By JORDAN ESSOE/YachatsNews.com
YACHATS – The capstone to the weekend’s Amanda Bridge dedication festivities were Saturday and Sunday performances of “Amanda Transcending,” a two-act play that re-enacts the catastrophic events of Amanda’s expulsion, but also features a fictionalized version of advocate Joanne Kittel as one of the main characters.
The work hasn’t been performed since 2018, and it is the first time it’s been staged on the coast.
The play alternates between scenes that take place in 1853-1864 and more recent scenes detailing Kittel’s pursuit to educate herself and the public about the dark truth of what happened to coastal Native Americans in and around Yachats and at the Alsea Sub-agency.
The play was written by Connie Bennett, who was inspired by both Amanda’s plight and the Kittel’s work to tell her story. Kittel helped craft some elements of the play, and, informed by her work as a psychotherapist, wrote a sequence where the characters discuss the impact of trauma.

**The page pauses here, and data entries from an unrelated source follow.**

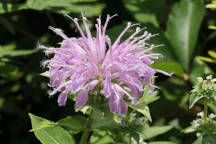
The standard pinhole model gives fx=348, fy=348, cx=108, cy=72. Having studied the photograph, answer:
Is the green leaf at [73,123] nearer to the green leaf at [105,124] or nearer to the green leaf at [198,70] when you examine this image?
the green leaf at [105,124]

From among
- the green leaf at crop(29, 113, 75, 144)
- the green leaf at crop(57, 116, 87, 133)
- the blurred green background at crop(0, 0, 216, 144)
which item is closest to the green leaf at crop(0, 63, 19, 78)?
the blurred green background at crop(0, 0, 216, 144)

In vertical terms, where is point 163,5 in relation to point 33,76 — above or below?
above

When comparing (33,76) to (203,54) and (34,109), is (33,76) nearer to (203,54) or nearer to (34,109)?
(34,109)

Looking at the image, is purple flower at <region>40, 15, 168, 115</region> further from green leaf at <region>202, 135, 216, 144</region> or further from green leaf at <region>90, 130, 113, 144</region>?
green leaf at <region>90, 130, 113, 144</region>

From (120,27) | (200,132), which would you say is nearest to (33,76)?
(120,27)

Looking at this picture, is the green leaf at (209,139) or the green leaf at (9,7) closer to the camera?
the green leaf at (209,139)

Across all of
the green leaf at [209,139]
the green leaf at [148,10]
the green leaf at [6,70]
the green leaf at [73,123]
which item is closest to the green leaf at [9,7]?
the green leaf at [6,70]
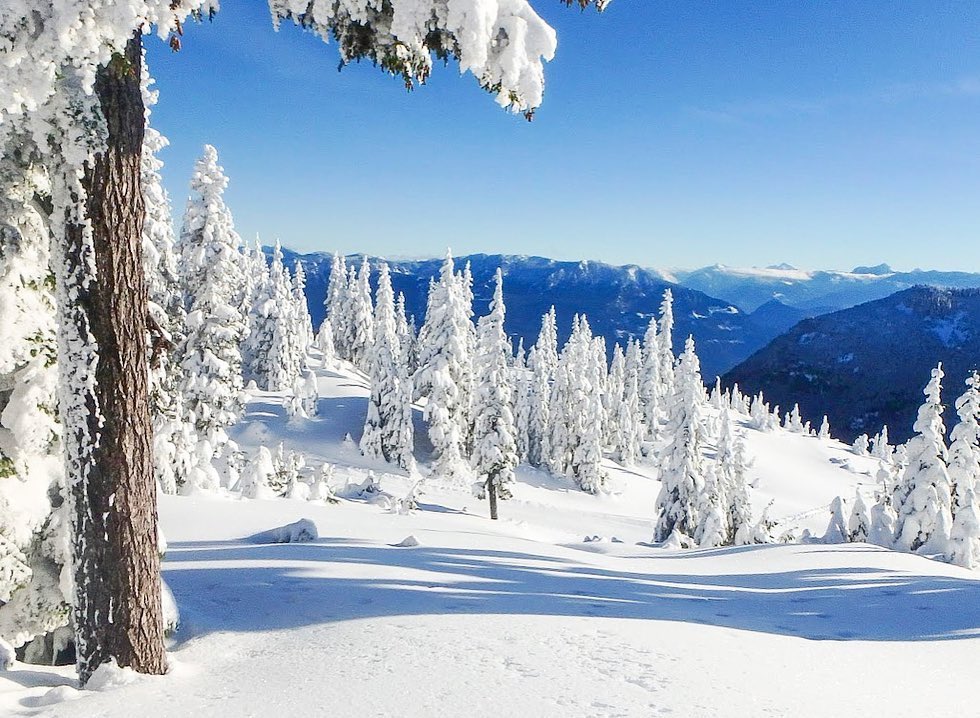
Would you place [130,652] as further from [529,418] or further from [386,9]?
[529,418]

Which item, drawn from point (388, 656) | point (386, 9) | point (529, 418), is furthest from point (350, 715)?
point (529, 418)

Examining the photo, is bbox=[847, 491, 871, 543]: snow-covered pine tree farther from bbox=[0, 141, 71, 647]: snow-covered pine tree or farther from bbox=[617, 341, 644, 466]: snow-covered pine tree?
bbox=[617, 341, 644, 466]: snow-covered pine tree

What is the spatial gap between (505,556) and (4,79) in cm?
991

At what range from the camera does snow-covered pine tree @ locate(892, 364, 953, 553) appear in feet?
78.8

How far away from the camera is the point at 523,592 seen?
8297 millimetres

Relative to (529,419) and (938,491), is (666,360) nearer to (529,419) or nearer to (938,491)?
(529,419)

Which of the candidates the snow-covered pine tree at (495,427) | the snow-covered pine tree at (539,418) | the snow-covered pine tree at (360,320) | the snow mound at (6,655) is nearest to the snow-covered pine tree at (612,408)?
the snow-covered pine tree at (539,418)

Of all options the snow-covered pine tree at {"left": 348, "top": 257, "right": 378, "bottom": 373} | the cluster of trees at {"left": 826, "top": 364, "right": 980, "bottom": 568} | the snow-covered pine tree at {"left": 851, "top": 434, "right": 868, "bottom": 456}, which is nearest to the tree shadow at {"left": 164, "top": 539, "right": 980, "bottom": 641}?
the cluster of trees at {"left": 826, "top": 364, "right": 980, "bottom": 568}

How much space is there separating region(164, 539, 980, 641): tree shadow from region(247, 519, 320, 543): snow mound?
33cm

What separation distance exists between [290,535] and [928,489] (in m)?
24.9

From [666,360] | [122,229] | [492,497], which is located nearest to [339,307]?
[666,360]

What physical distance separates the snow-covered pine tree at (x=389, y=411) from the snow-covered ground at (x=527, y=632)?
1352 inches

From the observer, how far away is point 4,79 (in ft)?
11.6

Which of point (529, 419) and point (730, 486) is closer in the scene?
point (730, 486)
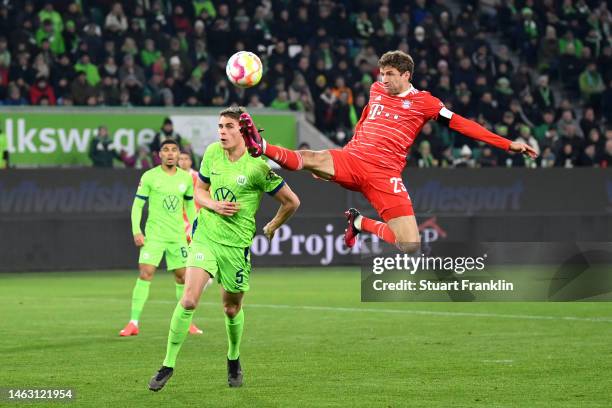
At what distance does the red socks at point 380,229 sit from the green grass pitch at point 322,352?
1.14 meters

Diary entries read during the play are factual excerpts from an account written by a member of the armed party that marched a barefooted Amanda De-Cuys up the coast, but there is creative license taken with other details. Notably, the character of Ray – a tribal council member who serves as Joanne’s partner in pursuing the Amanda cause – is a dramatic amalgamation of several real people, including Robert Kentta, cultural resources director of the Confederated Tribes of Siletz Indians.

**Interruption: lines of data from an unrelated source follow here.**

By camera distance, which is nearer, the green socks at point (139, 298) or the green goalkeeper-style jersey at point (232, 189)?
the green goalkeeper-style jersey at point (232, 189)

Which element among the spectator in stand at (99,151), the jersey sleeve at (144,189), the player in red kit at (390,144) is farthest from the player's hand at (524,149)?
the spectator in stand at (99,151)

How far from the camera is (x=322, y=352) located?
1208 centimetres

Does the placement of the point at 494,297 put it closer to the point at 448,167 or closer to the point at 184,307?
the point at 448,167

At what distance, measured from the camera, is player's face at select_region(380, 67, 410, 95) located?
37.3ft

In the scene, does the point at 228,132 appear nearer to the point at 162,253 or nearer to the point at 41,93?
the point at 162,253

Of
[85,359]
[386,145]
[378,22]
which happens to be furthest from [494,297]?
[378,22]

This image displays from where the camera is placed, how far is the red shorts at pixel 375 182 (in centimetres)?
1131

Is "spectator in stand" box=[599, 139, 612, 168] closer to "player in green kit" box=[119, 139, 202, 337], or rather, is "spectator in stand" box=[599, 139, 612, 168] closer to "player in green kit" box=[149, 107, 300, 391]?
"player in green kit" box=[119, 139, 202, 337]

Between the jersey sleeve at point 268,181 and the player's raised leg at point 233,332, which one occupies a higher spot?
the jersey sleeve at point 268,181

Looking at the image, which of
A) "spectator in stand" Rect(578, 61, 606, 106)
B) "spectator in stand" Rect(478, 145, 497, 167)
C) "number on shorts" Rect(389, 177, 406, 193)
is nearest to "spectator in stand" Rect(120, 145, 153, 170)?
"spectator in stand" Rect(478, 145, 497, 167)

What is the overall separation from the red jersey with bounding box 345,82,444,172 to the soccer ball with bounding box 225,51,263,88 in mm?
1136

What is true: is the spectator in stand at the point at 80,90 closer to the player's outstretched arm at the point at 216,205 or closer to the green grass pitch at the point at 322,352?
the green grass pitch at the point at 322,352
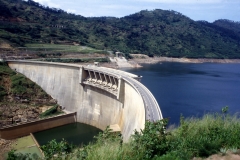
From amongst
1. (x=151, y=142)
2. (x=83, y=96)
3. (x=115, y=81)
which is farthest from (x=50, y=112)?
(x=151, y=142)

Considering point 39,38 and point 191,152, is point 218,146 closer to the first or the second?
point 191,152

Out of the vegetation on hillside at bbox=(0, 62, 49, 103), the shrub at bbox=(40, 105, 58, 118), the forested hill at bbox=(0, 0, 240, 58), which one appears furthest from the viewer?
the forested hill at bbox=(0, 0, 240, 58)

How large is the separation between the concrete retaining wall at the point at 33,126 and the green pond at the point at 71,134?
16.2 inches

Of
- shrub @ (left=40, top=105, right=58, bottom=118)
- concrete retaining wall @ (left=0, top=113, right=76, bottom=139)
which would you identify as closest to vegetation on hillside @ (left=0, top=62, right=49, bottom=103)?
shrub @ (left=40, top=105, right=58, bottom=118)

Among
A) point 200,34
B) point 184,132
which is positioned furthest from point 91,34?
point 184,132

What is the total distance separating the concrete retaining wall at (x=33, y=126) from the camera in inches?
809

The play was directed by Yachats pianist and composer Milo Graamans, who brought some of the actors in from Eugene and Salem.
“It was essential that we get Indigenous actors for our Indigenous roles,” said Graamans.
The full cast only had one opportunity for an in-person rehearsal, which they did Friday before performances Saturday evening and Sunday afternoon. Therefore the production took the form of a staged reading, with actors carrying scripts in hand.
Carol Daviscourt, a volunteer with Yachats Rural Fire Protection District who served as an on-site paramedic during the bridge dedication, was surprised to see her friend Kittel depicted on stage by an actor. It took her a few minutes to adjust.
“During the dialogue, I just kept hearing Joanne’s real voice in my head,” said Daviscourt.
Barbara Covell, who played Joanne, also knows Kittel’s voice and mannerisms well. They’ve been friends for 25 years, and she was a confidente of Kittel’s during many of the contemporary events the play retells.
“It was very powerful,” said Kittel of Covell’s performance, who recommended her to Graamans.
The play ends with the reading of over 30 names of Native Americans who arrived with Amanda at the Alsea Sub-agency in 1864. Following that is a harsh industrial clanking of doors slamming shut.
“People get really sad, and have trouble clapping right away,” said Kittel, who initiated the applause Saturday evening, breaking the terrible silence the play leaves the audience with.
It was appropriate. Breaking the silence is not only the theme of the play – but of Kittel’s decades of tireless work.
As Kittel’s character says in the play, “You can’t take steps toward healing and reparations until the story is told.”